Утро уже кончалось, когда я добрался до своей хибарки, предполагая, что егеря уже побывали за столом у ручья, оставили там свежий запас продуктов и давно ушли оттуда. И все же, пока я полз по кустам, растущим на берегу, внизу в приглушенном лесном свете я уловил какое-то движение. Раздвинув ветви, чтобы было лучше видно, я понял, что это вовсе не егеря, а девушка, в напряженной позе застывшая у стола и жадно заглатывающая провизию; быстро оглядываясь по сторонам, она готова была отпрыгнуть в сторону при любом звуке.
Лохмотья, оставшиеся от ее костюма, все еще можно было узнать, и я был уверен, что уже видел эти густые черные волосы и длинные ноги. Я вспомнил, как вчера повстречался с небольшим отрядом с ищейками и мальчиками-бабуинами, и мысль о том, что им не удалось выполнить свою задачу, наполнила мое сердце радостью: они не поймали ту «птицу», по которой стрелял да промахнулся наш жирный спортсмен. Ей удалось сорвать с лица уродливую маску с клювом и сдвинуть ее на макушку. Она отодрала приклеенные к рукам крылья из перьев и коричневые с золотом перья хвоста, хотя узенький, усыпанный перьями пояс, к которому они крепились, оставался на талии. Перышки на «птичьей» шейке были безнадежно испачканы, и вся она с ног до талии была вымазана засохшей грязью, как будто пробиралась по болотам и запрудам.

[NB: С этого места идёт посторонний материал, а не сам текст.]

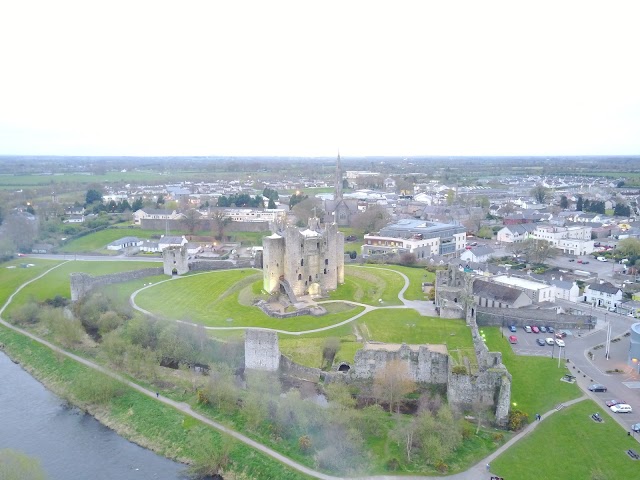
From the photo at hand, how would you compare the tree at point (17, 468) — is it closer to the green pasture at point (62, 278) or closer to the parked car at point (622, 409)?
the parked car at point (622, 409)

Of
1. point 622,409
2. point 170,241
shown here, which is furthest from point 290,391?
point 170,241

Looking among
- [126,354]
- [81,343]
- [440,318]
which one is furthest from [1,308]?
[440,318]

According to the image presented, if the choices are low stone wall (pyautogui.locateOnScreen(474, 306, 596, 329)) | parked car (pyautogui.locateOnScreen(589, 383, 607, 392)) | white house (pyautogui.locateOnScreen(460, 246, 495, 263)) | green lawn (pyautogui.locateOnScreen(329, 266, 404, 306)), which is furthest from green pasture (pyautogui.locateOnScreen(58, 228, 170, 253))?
parked car (pyautogui.locateOnScreen(589, 383, 607, 392))

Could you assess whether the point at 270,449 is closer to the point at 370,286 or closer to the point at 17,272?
the point at 370,286

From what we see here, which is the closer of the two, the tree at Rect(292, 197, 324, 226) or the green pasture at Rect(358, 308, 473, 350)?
the green pasture at Rect(358, 308, 473, 350)

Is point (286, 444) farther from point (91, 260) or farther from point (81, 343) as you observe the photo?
point (91, 260)

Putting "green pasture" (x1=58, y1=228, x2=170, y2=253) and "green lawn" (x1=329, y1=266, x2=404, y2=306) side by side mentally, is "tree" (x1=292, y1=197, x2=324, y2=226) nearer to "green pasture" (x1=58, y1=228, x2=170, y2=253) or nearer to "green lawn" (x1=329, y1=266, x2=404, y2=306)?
"green pasture" (x1=58, y1=228, x2=170, y2=253)
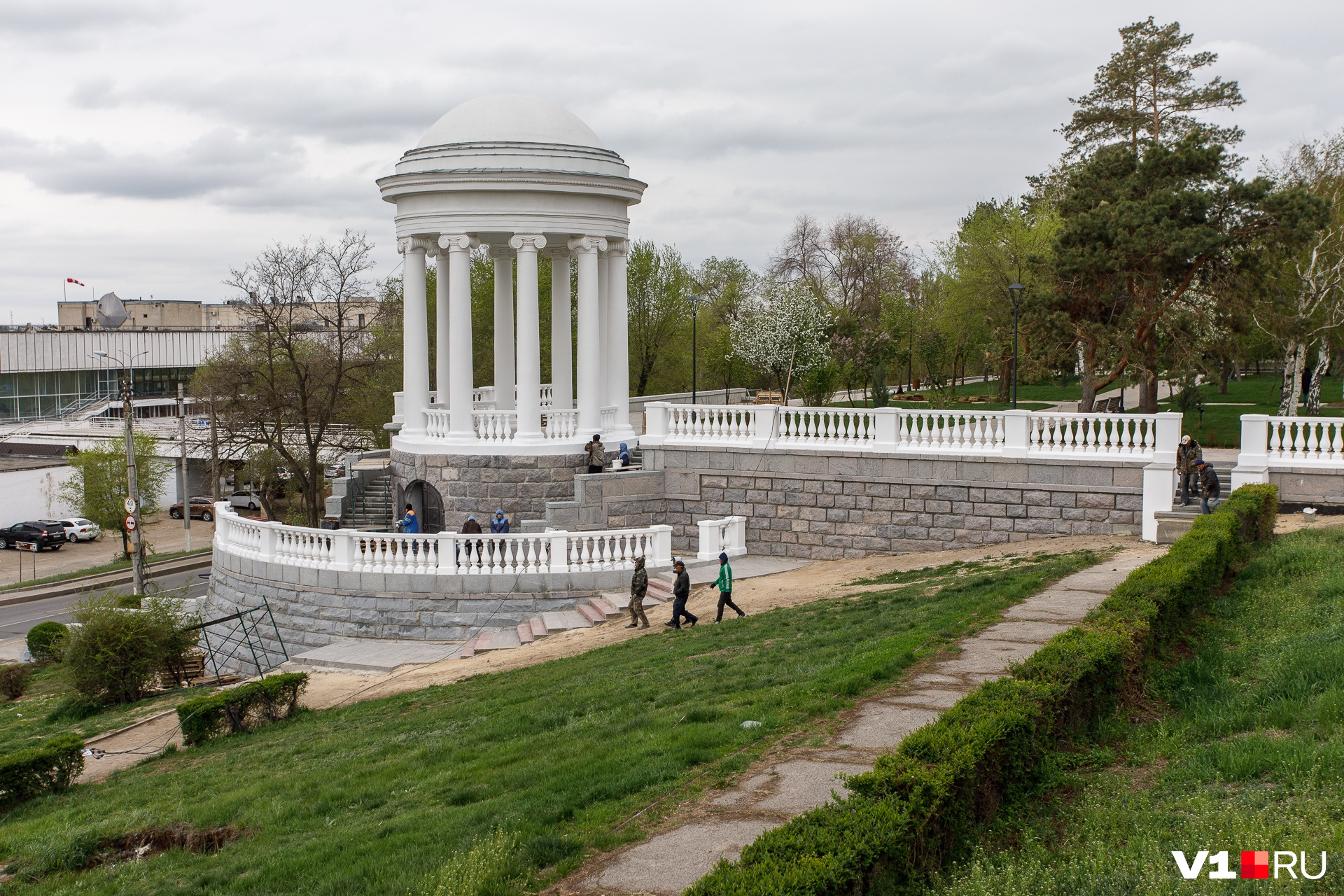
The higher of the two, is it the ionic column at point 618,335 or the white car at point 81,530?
the ionic column at point 618,335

Я ломал голову, как бы не испугать ее до смерти своим появлением и решил, что лучше всего смело показаться ей с некоторого расстояния, от ручья, чтобы она могла разглядеть меня и убедиться в том, что я не лесник, прежде чем мне удастся подойти ближе. Поэтому сначала я шел за кустами, а потом с показной беззаботностью ступил на берег ручья.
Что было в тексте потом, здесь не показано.